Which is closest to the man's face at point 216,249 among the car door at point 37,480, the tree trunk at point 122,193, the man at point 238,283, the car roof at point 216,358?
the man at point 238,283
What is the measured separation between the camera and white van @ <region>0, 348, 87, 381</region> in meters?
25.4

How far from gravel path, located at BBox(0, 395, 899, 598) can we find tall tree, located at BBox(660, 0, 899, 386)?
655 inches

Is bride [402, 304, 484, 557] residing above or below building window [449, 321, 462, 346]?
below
---*---
## Directive
Reproduce only the lines from the line containing "What is the" to the last line of the material above, both of those lines included.

## Result of this task
What is the measured separation between the camera and white van @ <region>0, 348, 87, 381</region> in meters?
25.4

How far from gravel path, located at BBox(0, 395, 899, 598) can we find tall tree, located at BBox(660, 0, 899, 386)?
655 inches

Is bride [402, 304, 484, 557] residing above or below building window [449, 321, 462, 346]?
below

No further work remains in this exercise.